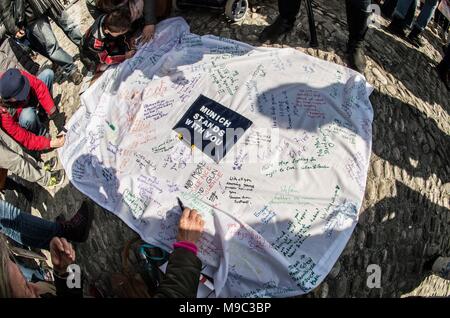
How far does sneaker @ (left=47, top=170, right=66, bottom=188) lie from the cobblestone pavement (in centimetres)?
10

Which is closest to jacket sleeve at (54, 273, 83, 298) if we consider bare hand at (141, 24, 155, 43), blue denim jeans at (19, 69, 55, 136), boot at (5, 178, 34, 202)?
boot at (5, 178, 34, 202)

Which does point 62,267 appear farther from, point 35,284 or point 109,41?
point 109,41

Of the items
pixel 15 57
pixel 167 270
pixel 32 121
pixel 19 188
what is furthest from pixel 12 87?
pixel 167 270

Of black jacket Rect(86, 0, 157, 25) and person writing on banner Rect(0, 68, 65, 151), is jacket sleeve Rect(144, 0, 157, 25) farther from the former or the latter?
person writing on banner Rect(0, 68, 65, 151)

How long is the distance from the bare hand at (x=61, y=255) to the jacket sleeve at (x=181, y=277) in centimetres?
94

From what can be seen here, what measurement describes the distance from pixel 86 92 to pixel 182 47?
1.32 m

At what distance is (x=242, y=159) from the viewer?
13.5 ft

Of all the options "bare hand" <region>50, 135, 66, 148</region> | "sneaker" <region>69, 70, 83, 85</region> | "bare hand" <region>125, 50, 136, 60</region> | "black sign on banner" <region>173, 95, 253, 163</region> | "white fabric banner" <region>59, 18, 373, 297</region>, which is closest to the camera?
"white fabric banner" <region>59, 18, 373, 297</region>

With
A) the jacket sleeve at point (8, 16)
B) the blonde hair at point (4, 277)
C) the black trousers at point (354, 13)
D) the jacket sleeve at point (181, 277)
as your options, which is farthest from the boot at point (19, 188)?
the black trousers at point (354, 13)

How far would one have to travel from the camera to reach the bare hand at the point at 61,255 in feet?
11.2

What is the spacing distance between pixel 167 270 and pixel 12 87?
120 inches

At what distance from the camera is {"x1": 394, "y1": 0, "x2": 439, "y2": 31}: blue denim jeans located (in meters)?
5.39

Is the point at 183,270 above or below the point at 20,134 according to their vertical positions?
above

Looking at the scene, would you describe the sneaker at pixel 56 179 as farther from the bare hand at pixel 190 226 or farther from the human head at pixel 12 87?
the bare hand at pixel 190 226
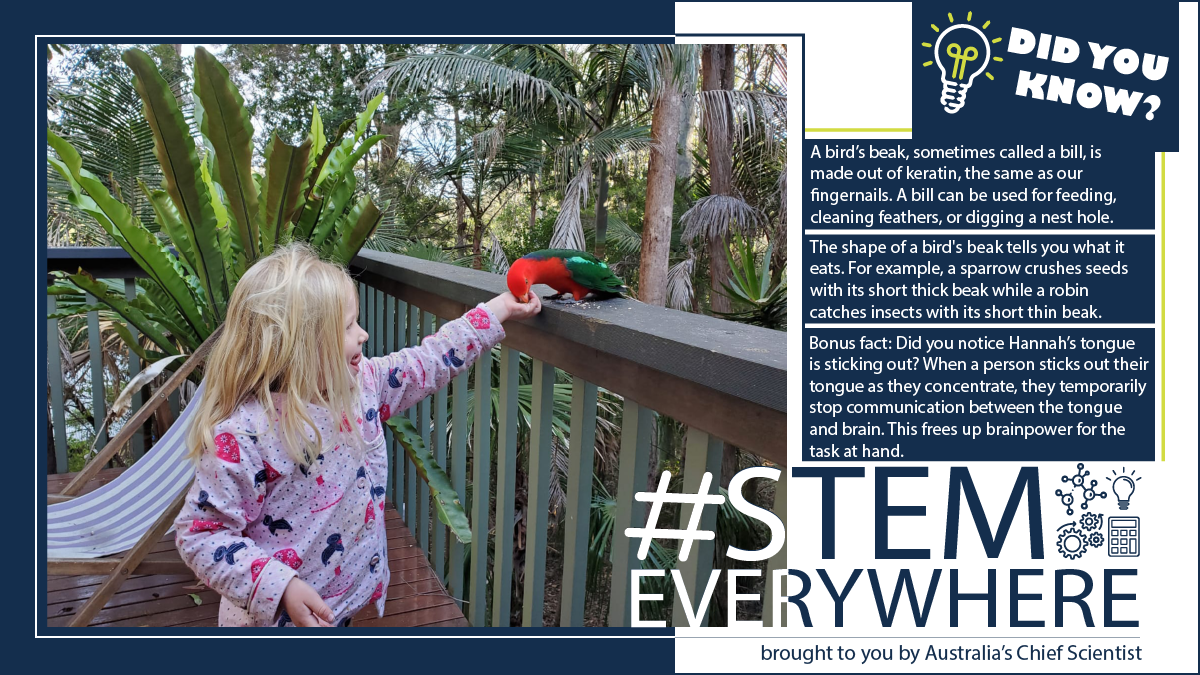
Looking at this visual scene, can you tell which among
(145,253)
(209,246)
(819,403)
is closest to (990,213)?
(819,403)

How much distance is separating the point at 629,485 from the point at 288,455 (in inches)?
19.5

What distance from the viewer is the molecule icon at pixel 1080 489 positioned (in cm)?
87

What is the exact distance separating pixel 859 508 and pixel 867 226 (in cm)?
36

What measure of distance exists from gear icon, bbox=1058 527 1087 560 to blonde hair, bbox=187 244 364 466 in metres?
0.98

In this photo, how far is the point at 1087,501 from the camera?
0.88 meters

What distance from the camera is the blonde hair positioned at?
1.10 metres

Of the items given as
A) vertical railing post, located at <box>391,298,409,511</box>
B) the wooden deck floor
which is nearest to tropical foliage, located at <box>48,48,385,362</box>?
vertical railing post, located at <box>391,298,409,511</box>

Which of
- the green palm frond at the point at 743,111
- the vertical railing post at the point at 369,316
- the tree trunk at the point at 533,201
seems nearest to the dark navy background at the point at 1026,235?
the vertical railing post at the point at 369,316

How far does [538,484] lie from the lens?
1278mm

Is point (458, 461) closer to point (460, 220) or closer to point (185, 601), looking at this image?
point (185, 601)

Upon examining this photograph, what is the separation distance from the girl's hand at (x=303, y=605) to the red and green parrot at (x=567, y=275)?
52 cm

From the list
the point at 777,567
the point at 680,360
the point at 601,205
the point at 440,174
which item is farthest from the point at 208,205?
the point at 440,174

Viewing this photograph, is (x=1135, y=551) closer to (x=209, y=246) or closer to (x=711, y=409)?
(x=711, y=409)

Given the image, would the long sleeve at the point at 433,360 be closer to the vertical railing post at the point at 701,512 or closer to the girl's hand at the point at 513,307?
the girl's hand at the point at 513,307
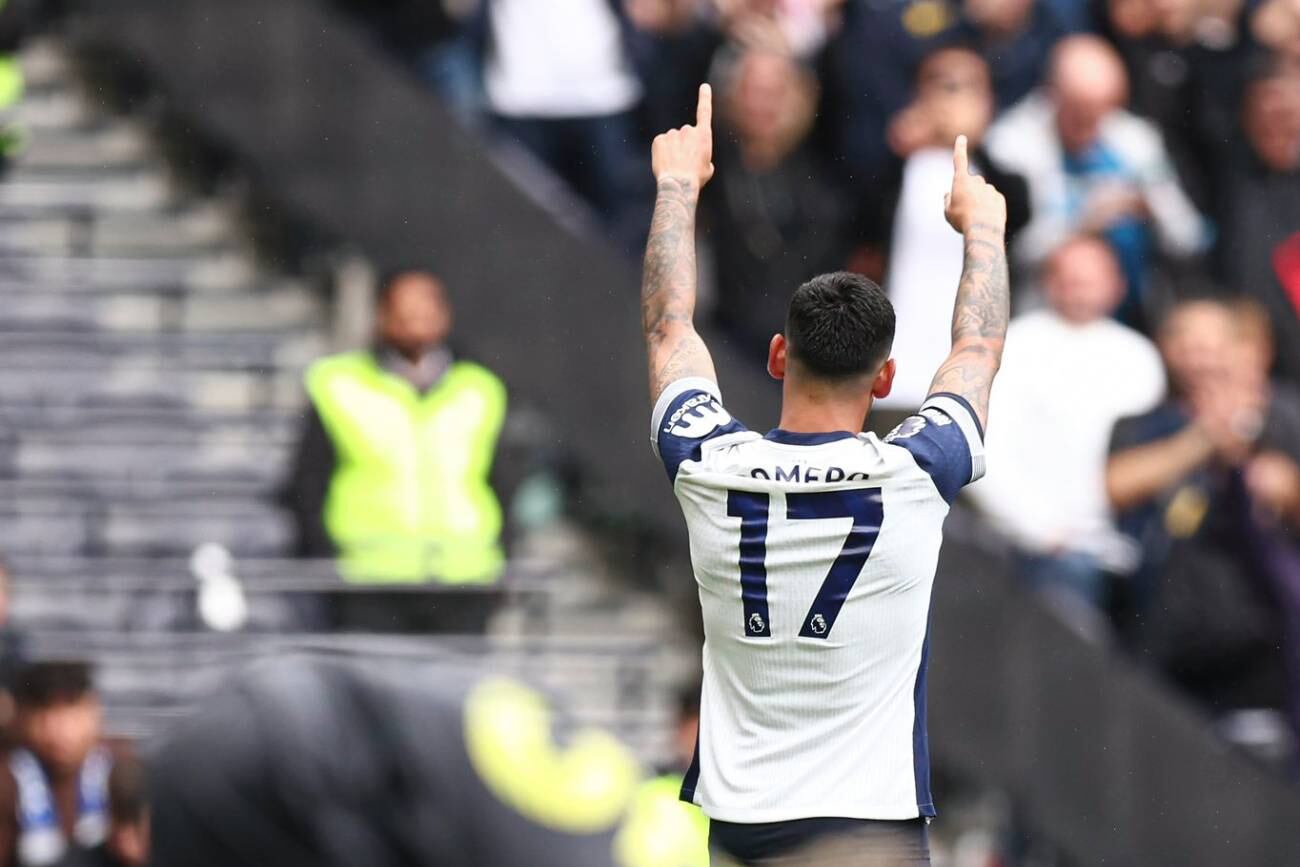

----------------

Rewrite the listing with every "centimetres" changed to "centimeters" and nothing else altered. Omit the pictures from your output.

Task answer =
How far does sneaker @ (left=47, top=170, right=66, bottom=188) lie from the cobblestone pavement (in centimeters)?
10

Which is closest to jacket sleeve at (54, 273, 83, 298) if we consider bare hand at (141, 24, 155, 43), blue denim jeans at (19, 69, 55, 136), boot at (5, 178, 34, 202)?
boot at (5, 178, 34, 202)

Which does point 62,267 appear farther from, point 35,284 or point 109,41?
point 109,41

Of the items
pixel 15 57
pixel 167 270
pixel 32 121
pixel 19 188
what is furthest from pixel 12 87?
pixel 167 270

Of black jacket Rect(86, 0, 157, 25) and person writing on banner Rect(0, 68, 65, 151), is jacket sleeve Rect(144, 0, 157, 25) farther from the former or the latter?
person writing on banner Rect(0, 68, 65, 151)

How long is the distance from the bare hand at (x=61, y=255) to the jacket sleeve at (x=181, y=277) in centimeters?
94

From what can be seen here, what measurement describes the distance from pixel 86 92 to pixel 182 47?
1.32 m

At what distance is (x=242, y=159) from the viewer?
13.5 ft

Of all the options "bare hand" <region>50, 135, 66, 148</region> | "sneaker" <region>69, 70, 83, 85</region> | "bare hand" <region>125, 50, 136, 60</region> | "black sign on banner" <region>173, 95, 253, 163</region> | "white fabric banner" <region>59, 18, 373, 297</region>, which is closest to the camera?
"white fabric banner" <region>59, 18, 373, 297</region>

With
A) the jacket sleeve at point (8, 16)
B) the blonde hair at point (4, 277)
C) the black trousers at point (354, 13)
D) the jacket sleeve at point (181, 277)
as your options, which is farthest from the boot at point (19, 188)?
the black trousers at point (354, 13)

How far would one have to travel from the camera to reach the bare hand at the point at 61,255 in feet?
11.2

What is the spacing distance between pixel 167 270 and pixel 12 87?
120 inches

At what distance from the camera is {"x1": 394, "y1": 0, "x2": 439, "y2": 31}: blue denim jeans located (in meters)?
5.39

Is the point at 183,270 above or below the point at 20,134 according to their vertical positions?
above

Looking at the scene, would you describe the sneaker at pixel 56 179 as farther from the bare hand at pixel 190 226 or farther from the human head at pixel 12 87?
the bare hand at pixel 190 226
Looking at this visual scene, can you tell which among
(145,253)
(209,246)
(819,403)
is closest to (990,213)?
(819,403)

How much distance is separating the point at 629,485 from the point at 288,455 (in inches)?
19.5

What distance from the viewer is the molecule icon at pixel 1080 489 positioned (in cm)?
87

What is the exact distance separating pixel 859 508 and pixel 867 226 (in cm)?
36

What measure of distance exists from gear icon, bbox=1058 527 1087 560 to blonde hair, bbox=187 244 364 466 in metres?
0.98

In this photo, how far is the point at 1087,501 from the camera?
0.88 meters

What distance from the camera is the blonde hair positioned at?
1.10 metres

Of the items given as
A) vertical railing post, located at <box>391,298,409,511</box>
B) the wooden deck floor
which is nearest to tropical foliage, located at <box>48,48,385,362</box>?
vertical railing post, located at <box>391,298,409,511</box>

Which of
- the green palm frond at the point at 743,111
- the vertical railing post at the point at 369,316
- the tree trunk at the point at 533,201
seems nearest to the dark navy background at the point at 1026,235?
the vertical railing post at the point at 369,316

How far does [538,484] lie from the lens?
1278mm

Is point (458, 461) closer to point (460, 220) or closer to point (185, 601), looking at this image?
point (185, 601)

Upon examining this photograph, what is the separation distance from the girl's hand at (x=303, y=605) to the red and green parrot at (x=567, y=275)?
52 cm

From the list
the point at 777,567
the point at 680,360
the point at 601,205
the point at 440,174
which item is farthest from the point at 208,205?
the point at 440,174

Viewing this photograph, is (x=1135, y=551) closer to (x=209, y=246) or closer to (x=711, y=409)?
(x=711, y=409)

Given the image, would the long sleeve at the point at 433,360 be closer to the vertical railing post at the point at 701,512 or closer to the girl's hand at the point at 513,307?
the girl's hand at the point at 513,307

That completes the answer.